From the first line to the last, copy the material exactly.

++++ Provided material

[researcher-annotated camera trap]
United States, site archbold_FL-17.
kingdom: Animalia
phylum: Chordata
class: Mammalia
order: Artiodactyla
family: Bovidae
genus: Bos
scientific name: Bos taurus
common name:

++++++++

--- Solved exercise ---
[researcher-annotated camera trap]
United States, site archbold_FL-17.
kingdom: Animalia
phylum: Chordata
class: Mammalia
order: Artiodactyla
family: Bovidae
genus: Bos
scientific name: Bos taurus
common name:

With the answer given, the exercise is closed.